Data records
————————
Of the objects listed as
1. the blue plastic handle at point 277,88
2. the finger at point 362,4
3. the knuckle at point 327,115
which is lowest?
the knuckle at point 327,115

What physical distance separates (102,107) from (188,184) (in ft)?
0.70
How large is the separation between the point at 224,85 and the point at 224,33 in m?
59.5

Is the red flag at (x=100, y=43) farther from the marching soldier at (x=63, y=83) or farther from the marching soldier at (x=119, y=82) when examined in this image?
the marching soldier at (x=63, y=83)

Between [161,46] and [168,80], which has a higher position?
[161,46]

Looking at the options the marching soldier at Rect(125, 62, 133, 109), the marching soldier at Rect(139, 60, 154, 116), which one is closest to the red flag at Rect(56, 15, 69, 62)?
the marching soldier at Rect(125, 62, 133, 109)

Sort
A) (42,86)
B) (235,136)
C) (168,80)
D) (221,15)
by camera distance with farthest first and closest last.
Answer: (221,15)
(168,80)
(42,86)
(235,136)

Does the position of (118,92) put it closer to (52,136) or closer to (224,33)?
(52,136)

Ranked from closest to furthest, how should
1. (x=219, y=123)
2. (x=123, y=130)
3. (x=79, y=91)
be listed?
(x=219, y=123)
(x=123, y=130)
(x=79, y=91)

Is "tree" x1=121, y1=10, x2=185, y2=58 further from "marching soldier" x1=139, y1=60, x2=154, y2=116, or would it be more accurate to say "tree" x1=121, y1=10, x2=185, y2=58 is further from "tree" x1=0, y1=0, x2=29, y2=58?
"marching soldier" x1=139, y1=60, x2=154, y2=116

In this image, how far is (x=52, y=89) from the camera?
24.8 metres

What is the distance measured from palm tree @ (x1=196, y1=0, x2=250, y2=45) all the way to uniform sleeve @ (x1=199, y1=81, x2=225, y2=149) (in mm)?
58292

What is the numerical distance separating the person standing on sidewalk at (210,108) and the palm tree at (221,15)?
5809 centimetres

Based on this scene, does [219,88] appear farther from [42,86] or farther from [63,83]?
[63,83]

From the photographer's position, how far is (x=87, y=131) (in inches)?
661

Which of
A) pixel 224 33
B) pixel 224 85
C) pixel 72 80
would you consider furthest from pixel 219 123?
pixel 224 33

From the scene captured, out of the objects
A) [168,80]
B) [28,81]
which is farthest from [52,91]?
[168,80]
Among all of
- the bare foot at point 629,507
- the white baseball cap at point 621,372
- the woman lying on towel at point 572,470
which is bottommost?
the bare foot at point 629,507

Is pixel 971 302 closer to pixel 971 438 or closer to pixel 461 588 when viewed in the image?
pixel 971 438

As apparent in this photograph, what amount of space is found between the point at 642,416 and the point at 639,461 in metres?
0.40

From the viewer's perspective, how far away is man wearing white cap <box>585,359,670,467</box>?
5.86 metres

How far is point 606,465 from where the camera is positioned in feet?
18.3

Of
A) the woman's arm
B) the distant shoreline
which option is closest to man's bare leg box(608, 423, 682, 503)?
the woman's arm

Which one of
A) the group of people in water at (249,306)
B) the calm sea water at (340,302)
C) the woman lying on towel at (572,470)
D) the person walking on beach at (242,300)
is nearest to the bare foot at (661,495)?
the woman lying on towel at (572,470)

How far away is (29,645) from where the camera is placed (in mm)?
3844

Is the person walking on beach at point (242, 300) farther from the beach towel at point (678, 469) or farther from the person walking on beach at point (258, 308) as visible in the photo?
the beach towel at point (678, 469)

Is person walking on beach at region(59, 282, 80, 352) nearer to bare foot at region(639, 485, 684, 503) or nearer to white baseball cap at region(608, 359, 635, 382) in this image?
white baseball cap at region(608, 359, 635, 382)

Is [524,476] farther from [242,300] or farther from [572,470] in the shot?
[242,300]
————————
- **The task**:
Convert every line of the material above into a Markdown table with the columns n and Line, giving each line its own row number and skipping blank lines.

- **Correct output**:
| n | Line |
|---|---|
| 1 | Of the objects listed as |
| 2 | 1. the blue plastic handle at point 277,88 |
| 3 | 2. the finger at point 362,4 |
| 4 | 3. the knuckle at point 327,115 |
| 5 | which is lowest? |
| 6 | the knuckle at point 327,115 |
| 7 | What physical distance separates (102,107) from (188,184) (in ft)? |
| 8 | 0.70 |
| 9 | How large is the separation between the point at 224,85 and the point at 224,33 in m? |
| 10 | 59.5 |
| 11 | Is the red flag at (x=100, y=43) farther from the marching soldier at (x=63, y=83) or farther from the marching soldier at (x=119, y=82) when examined in this image? |
| 12 | the marching soldier at (x=63, y=83) |
| 13 | Between [161,46] and [168,80], which has a higher position? |
| 14 | [161,46] |
| 15 | Looking at the options the marching soldier at Rect(125, 62, 133, 109), the marching soldier at Rect(139, 60, 154, 116), which one is closest to the red flag at Rect(56, 15, 69, 62)? |
| 16 | the marching soldier at Rect(125, 62, 133, 109) |
| 17 | Sort |
| 18 | A) (42,86) |
| 19 | B) (235,136) |
| 20 | C) (168,80) |
| 21 | D) (221,15) |
| 22 | by camera distance with farthest first and closest last. |
| 23 | Answer: (221,15) |
| 24 | (168,80) |
| 25 | (42,86) |
| 26 | (235,136) |
| 27 | Does the position of (118,92) put it closer to (52,136) or closer to (224,33)? |
| 28 | (52,136) |
| 29 | Ranked from closest to furthest, how should |
| 30 | 1. (x=219, y=123) |
| 31 | 2. (x=123, y=130) |
| 32 | 3. (x=79, y=91) |
| 33 | be listed? |
| 34 | (x=219, y=123) |
| 35 | (x=123, y=130) |
| 36 | (x=79, y=91) |
| 37 | Is "tree" x1=121, y1=10, x2=185, y2=58 further from "marching soldier" x1=139, y1=60, x2=154, y2=116, or would it be more accurate to say "tree" x1=121, y1=10, x2=185, y2=58 is further from "tree" x1=0, y1=0, x2=29, y2=58? |
| 38 | "marching soldier" x1=139, y1=60, x2=154, y2=116 |
| 39 | In this image, how far is (x=52, y=89) from the camera? |
| 40 | 24.8 metres |
| 41 | What is the distance measured from palm tree @ (x1=196, y1=0, x2=250, y2=45) all the way to uniform sleeve @ (x1=199, y1=81, x2=225, y2=149) (in mm)? |
| 42 | 58292 |
| 43 | What is the numerical distance separating the person standing on sidewalk at (210,108) and the palm tree at (221,15)? |
| 44 | 5809 centimetres |
| 45 | Based on this scene, does [219,88] appear farther from [42,86] or farther from [63,83]? |
| 46 | [63,83] |
| 47 | From the photographer's position, how far is (x=87, y=131) (in inches)? |
| 48 | 661 |
| 49 | Which of |
| 50 | A) pixel 224 33 |
| 51 | B) pixel 224 85 |
| 52 | C) pixel 72 80 |
| 53 | would you consider furthest from pixel 219 123? |
| 54 | pixel 224 33 |
| 55 | From the scene captured, out of the objects |
| 56 | A) [168,80] |
| 57 | B) [28,81] |
| 58 | which is farthest from [52,91]? |
| 59 | [168,80] |
| 60 | Among all of |
| 61 | - the bare foot at point 629,507 |
| 62 | - the white baseball cap at point 621,372 |
| 63 | - the woman lying on towel at point 572,470 |
| 64 | which is bottommost? |
| 65 | the bare foot at point 629,507 |
| 66 | Is pixel 971 302 closer to pixel 971 438 or closer to pixel 461 588 when viewed in the image? |
| 67 | pixel 971 438 |
| 68 | As apparent in this photograph, what amount of space is found between the point at 642,416 and the point at 639,461 in metres? |
| 69 | 0.40 |
| 70 | From the viewer's perspective, how far away is man wearing white cap <box>585,359,670,467</box>? |
| 71 | 5.86 metres |
| 72 | How far is point 606,465 from where the camera is positioned in feet? |
| 73 | 18.3 |
| 74 | Of |
| 75 | A) the woman's arm |
| 76 | B) the distant shoreline |
| 77 | which option is closest to man's bare leg box(608, 423, 682, 503)? |
| 78 | the woman's arm |
| 79 | Which one of |
| 80 | A) the group of people in water at (249,306) |
| 81 | B) the calm sea water at (340,302) |
| 82 | C) the woman lying on towel at (572,470) |
| 83 | D) the person walking on beach at (242,300) |
| 84 | is nearest to the bare foot at (661,495)? |
| 85 | the woman lying on towel at (572,470) |
| 86 | How far away is (29,645) from where the camera is placed (in mm)? |
| 87 | 3844 |
| 88 | Is the person walking on beach at point (242, 300) farther from the beach towel at point (678, 469) or farther from the person walking on beach at point (258, 308) as visible in the photo? |
| 89 | the beach towel at point (678, 469) |
| 90 | Is person walking on beach at region(59, 282, 80, 352) nearer to bare foot at region(639, 485, 684, 503) or nearer to white baseball cap at region(608, 359, 635, 382) in this image? |
| 91 | white baseball cap at region(608, 359, 635, 382) |
| 92 | Is [524,476] farther from [242,300] or farther from [572,470] in the shot? |
| 93 | [242,300] |